To serve any model using Sagemaker managed inference endpoints, you will need to implement two key components in your training script: loading trained model and model serving. Sagemaker supports following Python methods to implement these components:

- **model_fn()** - This method deserialize model artifacts into trained model which will be used during inference. If you don’t provide a model_fn function, the model server uses a default model_fn function. The default function works with MXNet Module model objects saved via the default save function. As in this lab we are using built-in GluonTS model and not MXNet Module model, we'll need to implement custom **model_fn**.

- **transform_fn(model, request_body, content_type, accept_type)** - This method request from end user and returns predictions. This one function should handle processing the input, performing a prediction, and processing the output. The return object should be one of the following: 
    - a tuple with two items: the response data and accept_type (the content type of the response data), OR
    - the response data: (the content type of the response is set to either the accept header in the initial request or default to “application/json”)

See more details on preparing inference script for Sagemaker endpoint [here](https://sagemaker.readthedocs.io/en/stable/using_mxnet.html#for-versions-1-3-and-higher).

In [None]:
from sagemaker.predictor import json_serializer, json_deserializer

predictor = mxnet_estimator.deploy(initial_instance_count=1, 
                                   instance_type="ml.c4.xlarge",
                                   endpoint_name="gluonts"
                                  )

In [None]:
from sagemaker.predictor import json_serializer, json_deserializer

# Prepare data to send over wire for forecasting
test_entry = next(iter(dataset.test))
test_series = to_pandas(test_entry)
json_data = test_series.to_json()

# Parameters of Sagemaker predictors
predictor.content_type = 'application/json'
predictor.deserializer = json_deserializer
predictor.serializer = None

# Calling predictor
result = predictor.predict(json_data)

Now let's plot our predictions along with historical data.

In [None]:
historic_72 = test_series.tolist()[-72:]
predicted_24 = result['predictions']

plt.plot(np.arange(72), historic_72)
plt.plot(np.arange(72, 96), predicted_24)
plt.legend(['historic data for 72hr', 'prediction for 24hr'], loc='upper right')
plt.ylabel('kWh')
plt.xlabel('hours')

plt.show()

In the end, let's delete forecasting endpoint not avoid any extra costs.

In [None]:
predictor.delete_endpoint()

# HyperParameter Optimization (optional)

Amazon SageMaker automatic model tuning, also known as hyperparameter tuning, finds the best version of a model by running many training jobs on your dataset using the algorithm and ranges of hyperparameters that you specify.
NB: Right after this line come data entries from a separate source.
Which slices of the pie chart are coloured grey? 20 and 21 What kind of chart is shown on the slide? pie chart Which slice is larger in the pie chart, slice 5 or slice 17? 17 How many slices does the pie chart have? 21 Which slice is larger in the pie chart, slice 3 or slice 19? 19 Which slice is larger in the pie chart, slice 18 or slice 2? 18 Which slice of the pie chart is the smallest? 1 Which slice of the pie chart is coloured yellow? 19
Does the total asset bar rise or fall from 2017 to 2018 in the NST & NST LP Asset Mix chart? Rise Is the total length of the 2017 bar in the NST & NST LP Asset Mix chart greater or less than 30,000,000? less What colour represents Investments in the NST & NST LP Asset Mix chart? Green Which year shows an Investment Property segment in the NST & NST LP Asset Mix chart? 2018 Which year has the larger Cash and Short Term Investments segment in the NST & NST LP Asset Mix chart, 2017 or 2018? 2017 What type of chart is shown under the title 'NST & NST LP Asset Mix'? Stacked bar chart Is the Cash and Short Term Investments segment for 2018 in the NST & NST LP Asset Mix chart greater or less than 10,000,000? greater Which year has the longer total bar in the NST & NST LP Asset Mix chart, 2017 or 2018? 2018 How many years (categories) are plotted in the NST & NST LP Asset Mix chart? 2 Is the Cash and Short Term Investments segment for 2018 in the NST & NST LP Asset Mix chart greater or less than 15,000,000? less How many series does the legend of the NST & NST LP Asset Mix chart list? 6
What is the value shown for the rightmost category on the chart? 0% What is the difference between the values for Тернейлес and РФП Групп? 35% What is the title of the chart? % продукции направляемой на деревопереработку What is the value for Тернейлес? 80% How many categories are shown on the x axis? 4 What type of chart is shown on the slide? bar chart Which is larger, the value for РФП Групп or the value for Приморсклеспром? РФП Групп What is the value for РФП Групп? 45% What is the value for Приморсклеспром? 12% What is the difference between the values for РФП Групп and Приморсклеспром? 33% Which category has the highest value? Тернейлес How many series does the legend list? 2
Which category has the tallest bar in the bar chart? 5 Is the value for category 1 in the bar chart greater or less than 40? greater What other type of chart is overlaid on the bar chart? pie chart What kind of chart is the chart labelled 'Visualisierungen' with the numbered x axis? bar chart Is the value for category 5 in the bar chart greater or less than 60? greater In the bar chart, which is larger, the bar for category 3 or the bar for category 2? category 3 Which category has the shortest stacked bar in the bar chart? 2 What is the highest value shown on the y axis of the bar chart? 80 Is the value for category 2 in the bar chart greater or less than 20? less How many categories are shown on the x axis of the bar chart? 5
It then chooses the hyperparameter values that result in a model that performs the best, as measured by a metric that you choose.

Let's schedule tuning job and explore which combination of hypterparameters leads to better results.

**Note**: hyperparameter tuning will take significant time. You can manage training time by chaning max_jobs and max_parallel_jobs.

In [None]:
# Define ranges for tunable parameters. Note, some of parameters have logarithmic scale.
hyperparameter_ranges = {
    'context-length' : IntegerParameter(12, 70),
    'dropout' :  ContinuousParameter(0, 0.5),
    'num-layers' : IntegerParameter(1, 20, scaling_type='Logarithmic'),
    'num-cells' : IntegerParameter(20, 200, scaling_type='Logarithmic'),
    'use-static-features': CategoricalParameter([True, False])
}

# Define metrics which Sagemaker needs to capture during training.
metric_definitions = [{'Name': 'final-loss', 'Regex': 'Final loss: ([0-9\.]+)'},
                      {'Name': 'avg-epoch-loss', 'Regex': 'avg_epoch_loss=([0-9\.]+)' },
                      {'Name': 'MASE', 'Regex': '\'MASE\': ([0-9\.]+)'}, # mean absolute scaled error - mean absolute error of the forecast values, divided by the mean absolute error of the in-sample one-step naive forecast
                      {'Name': 'sMAPE', 'Regex': '\'sMAPE\': ([0-9\.]+)'}, # symmetric mean absolute percentage error
                      {'Name': 'RMSE', 'Regex': '\'RMSE\': ([0-9\.]+)'}, # root mean square error
                      {'Name': 'NRMSE', 'Regex': '\'NRMSE\': ([0-9\.]+)'}, # normalized root mean square error                      
                     ]


## LAB INSTRUCTIONS
- set **objective_metric_name** as 'NRMSE' - normalized root square error. Sagemaker will use this metric to define which combination of hyperparameters is the best;
- set **max_parallel_jobs** as 2 - this is number of remote nodes which Sagemaker will use for training;
- set **max_jobs** as 10 - this is total number of training jobs and hyperparameter combinations which Sagemaker will execute;
- set **'epochs'** as '5' - this number of epochs in each training jobs.

In [None]:
objective_metric_name =      # follow instructions above

hpo_model = MXNet(entry_point=entry_point,
          source_dir=source_dir,
          py_version='py3',
          role=role, 
          train_instance_count=1, 
          train_instance_type=train_instance_type,
          hyperparameters={
              'epochs' :      , # follow instructions above
              'use-static-features' : False,
          },
          input_mode='File',
          train_max_run=7200,
          framework_version='1.6.0')


hpo_tuner = HyperparameterTuner(hpo_model,
                            objective_metric_name,
                            hyperparameter_ranges,
                            metric_definitions,
                            max_jobs=           , # follow instructions above
                            max_parallel_jobs=  , # follow instructions above
                            objective_type="Minimize"
                           )

# HPO training
hpo_tuner.fit(inputs=s3_data_uri)

## Summary of Lab
During this lab you learned following:
- how to work preprocess time-series data using GluonTS;
- how to use built-in models in GluonTS and DeepAR specifically;
- how to do distirbuted training and hyperparameter tuning using Sagemaker.